Work instructions
For this exercise, transcribe all of the entries exactly.

** Information given follows **

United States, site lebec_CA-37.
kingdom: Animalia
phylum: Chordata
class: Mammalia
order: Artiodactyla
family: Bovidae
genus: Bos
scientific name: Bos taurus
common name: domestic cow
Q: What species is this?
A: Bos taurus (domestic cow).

** End of Information given **

Response to this exercise
United States, site lebec_CA-37.
kingdom: Animalia
phylum: Chordata
class: Mammalia
order: Artiodactyla
family: Bovidae
genus: Bos
scientific name: Bos taurus
common name: domestic cow
Q: What species is this?
A: Bos taurus (domestic cow).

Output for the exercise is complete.